• [What you have to do]: All of the entries must be reproduced exactly, with no images carried over.

*** Supplied data ***

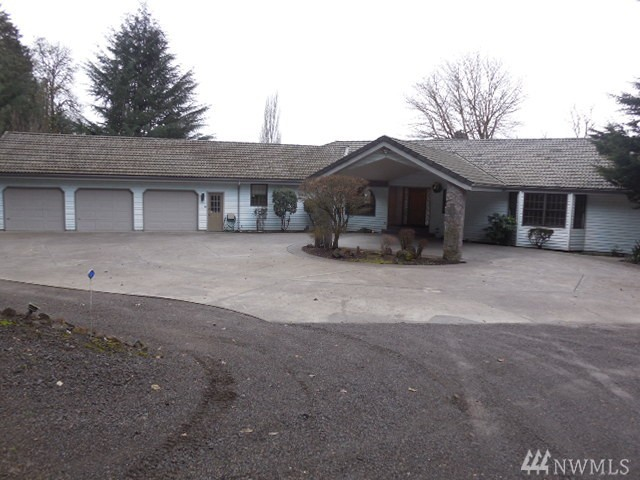 470 Valley View Dr, Kelso, WA 98626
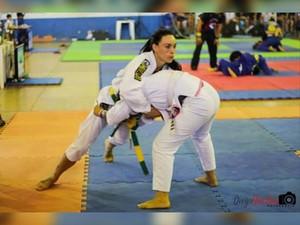 Carol Oliveira durante competição de jiu-jítsu (Foto: Divulgação/Arquivo pessoal)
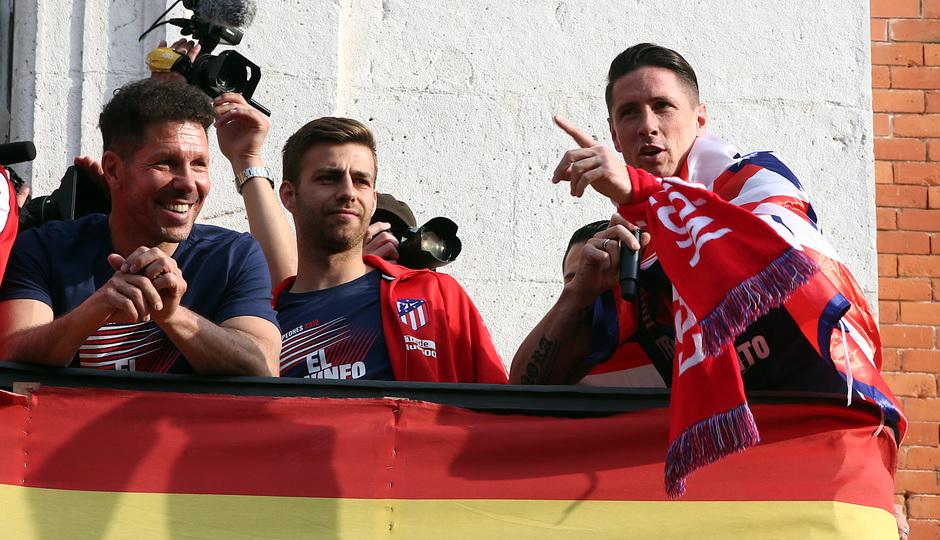 Temp 17/18 | Atlético de Madrid y Atlético de Madrid Femenino | 18-05-18 | Simeone y Fernando Torres
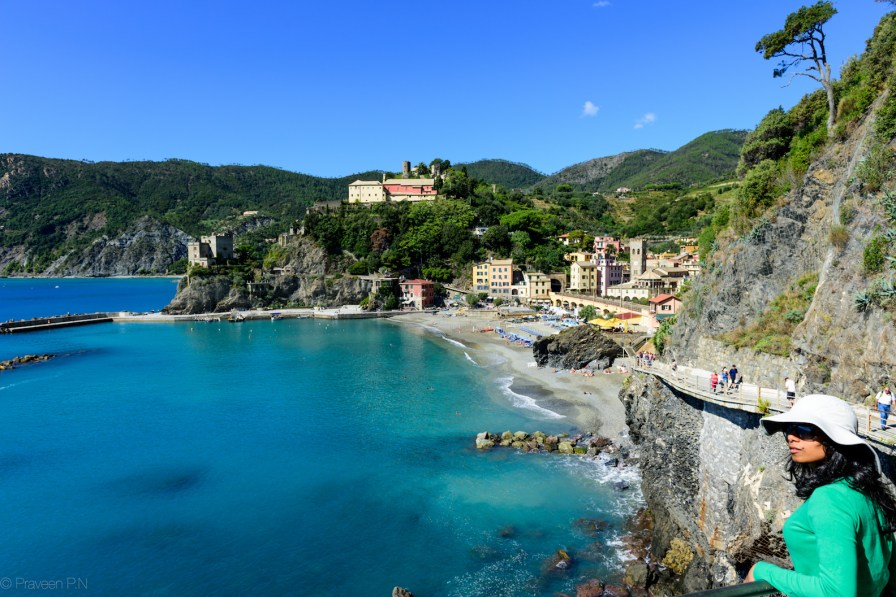 Blue path from Monterosso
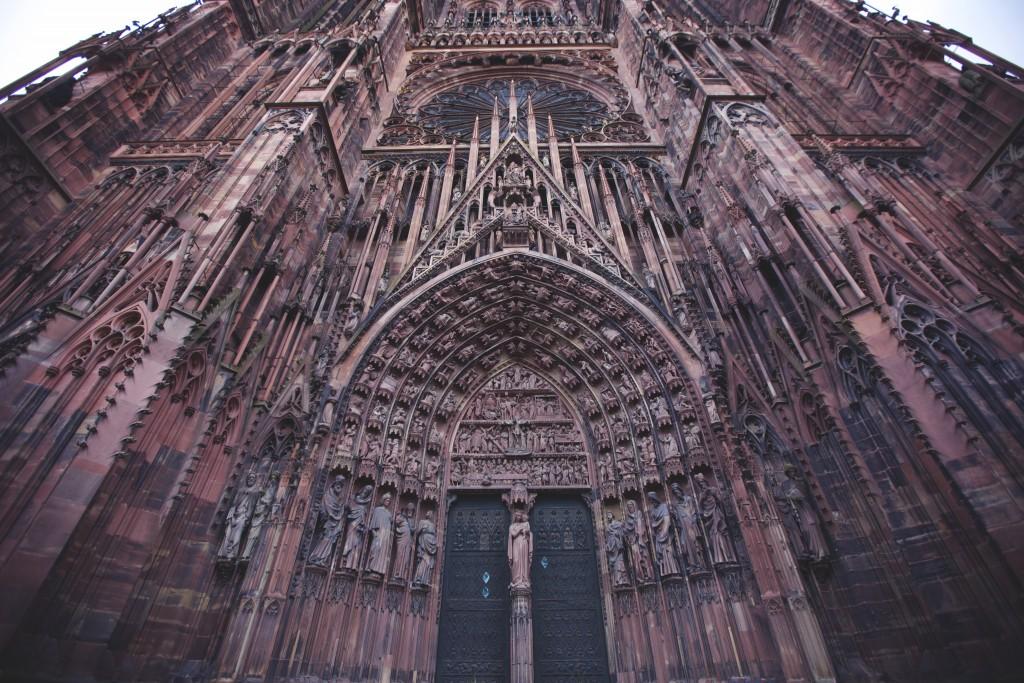 cathédraleAVECLEPUTAINDEFILRE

*** End of Supplied data ***

• [Completed task]:
 470 Valley View Dr, Kelso, WA 98626
 Carol Oliveira durante competição de jiu-jítsu (Foto: Divulgação/Arquivo pessoal)
 Temp 17/18 | Atlético de Madrid y Atlético de Madrid Femenino | 18-05-18 | Simeone y Fernando Torres
 Blue path from Monterosso
 cathédraleAVECLEPUTAINDEFILRE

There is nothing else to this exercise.